# start of SOURCE DOCUMENT
Qantas CEO Alan Joyce warned the airline may adjust aircraft orders and delivery dates unless it can get a decent return on capital from its loss-making mainline international operations (The Australian/The Australian Financial Review, 07-Jun-2011). Speaking from the sidelines of the IATA AGM in Singapore, Mr Joyce said the airline would not keep spending on the international business until it began returning its cost of capital. "We have to review the capital we are putting into it because the business is not performing, it's clear, and there are other parts of the business that are," Mr Joyce said. A380 and B787 deliveries will not be affected by any new fleet decisions. Qantas is about to reconfigure several A380s and increase seating capacity to 490 or 450, which is expected to take up to a year to complete. Configurations on older B747-400 equipment will also be changed, with first-class cabins taken out and replaced with more premium economy seating. Mr Joyce also said the airline would be working with alliance partners American Airlines, LAN Chile and British Airways to improve route structures and boost productivity as part of negotiations with unions. Mr Joyce said that Qantas would use Malaysia Airlines’ entry to oneworld as a springboard to increase capacity into Asia and win back market share.
# end of SOURCE DOCUMENT
# start of MATERIAL PROVIDED
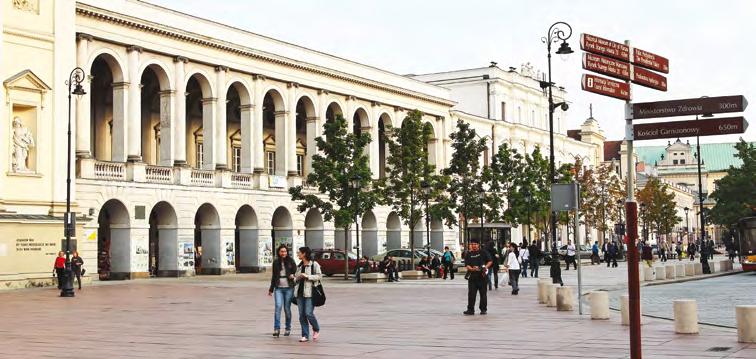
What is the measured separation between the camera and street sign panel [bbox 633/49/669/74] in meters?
10.8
# end of MATERIAL PROVIDED
In the Qantas report, what will replace the first-class cabins removed from the older B747-400 aircraft?

More premium economy seating.